County fairs may have to get creative with ban on poultry

County fairs may have to get creative to find ways to include poultry entrants this year after Michigan placed a 30 day stop order on poultry exhibitions due to avian influenza or “bird flu.” In this file photo, fake birds are on display at the Cabarrus County Fair in North Carolina in 2015.

County fairs may have to get creative to find ways to include poultry entrants this year after Michigan placed a 30 day stop order on poultry exhibitions due to avian influenza or “bird flu.” In this file photo, fake birds are on display at the Cabarrus County Fair in North Carolina in 2015.

Elizabeth W. Kearley/Moment Editorial/Getty Images

MECOSTA, OSCEOLA COUNTIES — Something fowl is still in the air, and up in the air for 4-H participants wanting to show poultry at their county fairs. However, that doesn’t mean they’ll be completely gone.

The annual Mecosta County Fair will not hold poultry exhibitions or showings this year in-person, Mecosta County Fair board director John Currie said previously.

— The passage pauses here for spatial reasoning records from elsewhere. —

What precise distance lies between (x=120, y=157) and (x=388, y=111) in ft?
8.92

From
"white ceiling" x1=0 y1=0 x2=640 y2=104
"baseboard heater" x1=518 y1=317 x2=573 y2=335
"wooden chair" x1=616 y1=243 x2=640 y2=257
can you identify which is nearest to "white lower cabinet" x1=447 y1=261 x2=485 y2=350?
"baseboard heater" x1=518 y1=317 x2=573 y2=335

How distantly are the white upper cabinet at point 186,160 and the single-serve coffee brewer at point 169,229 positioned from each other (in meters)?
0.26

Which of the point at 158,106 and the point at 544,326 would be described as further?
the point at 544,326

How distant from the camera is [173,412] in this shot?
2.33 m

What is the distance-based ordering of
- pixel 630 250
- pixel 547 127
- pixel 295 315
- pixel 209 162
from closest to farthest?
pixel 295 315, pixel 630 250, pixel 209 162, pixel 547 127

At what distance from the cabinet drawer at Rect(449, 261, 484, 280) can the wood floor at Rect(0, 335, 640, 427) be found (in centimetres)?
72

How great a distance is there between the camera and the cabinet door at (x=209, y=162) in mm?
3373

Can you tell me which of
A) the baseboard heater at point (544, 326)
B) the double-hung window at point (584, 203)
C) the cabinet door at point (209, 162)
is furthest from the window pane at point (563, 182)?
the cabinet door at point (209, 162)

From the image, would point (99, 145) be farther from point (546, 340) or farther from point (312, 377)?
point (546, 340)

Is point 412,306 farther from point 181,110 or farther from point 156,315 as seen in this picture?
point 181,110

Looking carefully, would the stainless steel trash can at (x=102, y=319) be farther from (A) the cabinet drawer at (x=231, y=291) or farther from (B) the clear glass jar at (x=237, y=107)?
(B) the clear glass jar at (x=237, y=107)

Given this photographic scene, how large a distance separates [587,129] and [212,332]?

This comes after a 30 day stop order put in place by the Michigan Department of Agriculture and Rural Development due to avian influenza or “bird flu.”

The stop order includes shows, exhibitions, swap meets, petting zoos at fairs and game bird or waterfowl displays.

“Thirty days without any infection in the whole state — that isn’t going to work for us,” Currie said. “Later fairs may be alright, but I am pretty certain it is not going to happen at our fair.”

They are considering doing another virtual showing, Currie said.

The board plans to meet and discuss what to do with poultry entrants.

LEARN MORE

• To learn about spotting and preventing exposure to the bird flu, bird owners may visit michigan.gov/mdard for more information or call 517-336-5030.

• For more information about the Mecosta County Fair, visit mecostafreefair.com or visit its Facebook page at facebook.com/mecostacountyfreefair.

• For more information about the Osceola County Fair, visit osceolacountyfairgrounds.com or visit its Facebook page at facebook.com/osceolafair.

But there are other ways to engage people in the fairs, said Jacob Stieg, Osceola County 4-H program coordinator. Fairs had to come up with creative solutions in 2015.

“During that summer, we had no birds at fairs but we created modified showmanship score cards so youth could demonstrate their showmanship skills with plush birds,” Stieg said. “Through 4-H, we want to make sure kids can demonstrate mastery of poultry projects, so we’re making sure that the opportunity is there for the youth.”

According to the MDARD site, bird owners should look out for signs of:

  • Sudden death
  • Significant drop in water consumption
  • Lack of appetite, energy or vocalization
  • Drop in egg production
  • Diarrhea
  • Swollen comb, wattles, legs or head
  • Nasal discharge, sneezing or coughing
  • Abnormal behavior like difficulty walking

Some precautions owners can take to prevent the spread of bird flu include washing your hands, disinfecting clothes and equipment, and making sure poultry are in enclosed spaces where they can’t have contact with each other.